TASK REQUIREMENTS:
1. Rewrite the passage of the forum thread about the unpaid restoration company, starting with "Rear end hats." and going on through "for the ride !", so that "pounding" appears wherever "knocking" stands.
2. List every date that appears in the post headers of the forum thread about the unpaid restoration company.
3. Continue the forum thread about the unpaid restoration company from its final line.

SUPPLIED TEXT:

/---

Our friend is still in town and paying us for all back calls and finishes. As far as warranty, we only warranty what we install, nothing else. If his guy's work fails it's on him. This resto company is into us $30k+ since December 15th and exactly $0 has been paid even though checks are in the mail... I did work for this company before and payment was always an issue. We did a finish for them yesterday. Until they are paid up they're cut off.


----------



## GAN (Jul 10, 2012)

Rear end hats. You have got to hate that. Time to go knocking on their door.


----------



## HonestPlumb (Jan 25, 2015)

OpenSights- Totally agree, that you should only be responsible for your own work. I have seen similar jobs though, where a problem occurs, and everyone winds up in court ! I wonder if you had refused to do the finish, if they would have hand delivered "payment in full", or would they have hired someone else ? They sound like the type of company, I would do work for, "once" ! (Of course, that is if I have plenty of other work)
Also agree with GAN, I would be knocking on some doors. Except I would bring the "Louisville Slugger" along for the ride !


----------



## OpenSights (Mar 23, 2015)

\---

SUPPLIED DATA:
/---

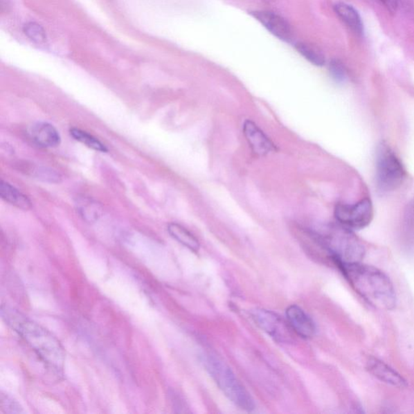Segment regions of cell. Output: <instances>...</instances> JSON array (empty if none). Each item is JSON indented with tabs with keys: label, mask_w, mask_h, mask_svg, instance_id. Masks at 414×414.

\---

RESULTS OF THE TASKS:
1.
Rear end hats. You have got to hate that. Time to go pounding on their door.


----------



## HonestPlumb (Jan 25, 2015)

OpenSights- Totally agree, that you should only be responsible for your own work. I have seen similar jobs though, where a problem occurs, and everyone winds up in court ! I wonder if you had refused to do the finish, if they would have hand delivered "payment in full", or would they have hired someone else ? They sound like the type of company, I would do work for, "once" ! (Of course, that is if I have plenty of other work)
Also agree with GAN, I would be pounding on some doors. Except I would bring the "Louisville Slugger" along for the ride !

2.
Jul 10, 2012
Jan 25, 2015
Mar 23, 2015

3.
We have another job for them booked for next week. I'm wondering if we're going to do it or not. There's plenty of work to be had from them, but there's something very wrong with the situation when we're "Jonny on the spot" and they think we're a bank offering loans. Not my account. Plus they are quite the **** show. Half the time either their sparky is there when we show up or every other trade has already been there, or whatever they needed to do for us isn't done. I honestly hope we fire them.


----------



## OpenSights (Mar 23, 2015)

Another one from the same restoration company...


----------



## OpenSights (Mar 23, 2015)

I don't care if my septic tank is here, I want an addition built here!


----------



## Master Mark (Aug 14, 2009)

OpenSights said:


> I don't care if my septic tank is here, I want an addition built here!



THAT IS A GOOD ONE,,, surely you jest about this .....

did they actually pull a building permit and get it approved??? or are
you just blowing smoke up everyones ass??:whistling2::whistling2:/


----------



## OpenSights (Mar 23, 2015)

Master Mark said:


> THAT IS A GOOD ONE,,, surely you jest about this .....
> 
> did they actually pull a building permit and get it approved??? or are
> you just blowing smoke up everyones ass??:whistling2::whistling2:/


Sadly not. Same restoration company. 4 driveways down from my Master's house. Nothing is right, total gut job plumbing wise. Backward wyes, tees pointing down for revent on lateral lines upstream then capped, purple on cpvc, 1-1/2 washer lines, heat formed slopes in the pvc, modified fittings.... double that list if not more. We met the inspector out there to show him what was up there at the start so he knows what's going on there even in the case we don't take the job.


----------



## OpenSights (Mar 23, 2015)

This is one vent attempt? into a lateral from a crawl that's now caped off after a couple of 90s. Half of what's in that house makes absolutely no sense at all.


----------



## OpenSights (Mar 23, 2015)

I would've taken more pictures, but with the inspector there...


----------



## OpenSights (Mar 23, 2015)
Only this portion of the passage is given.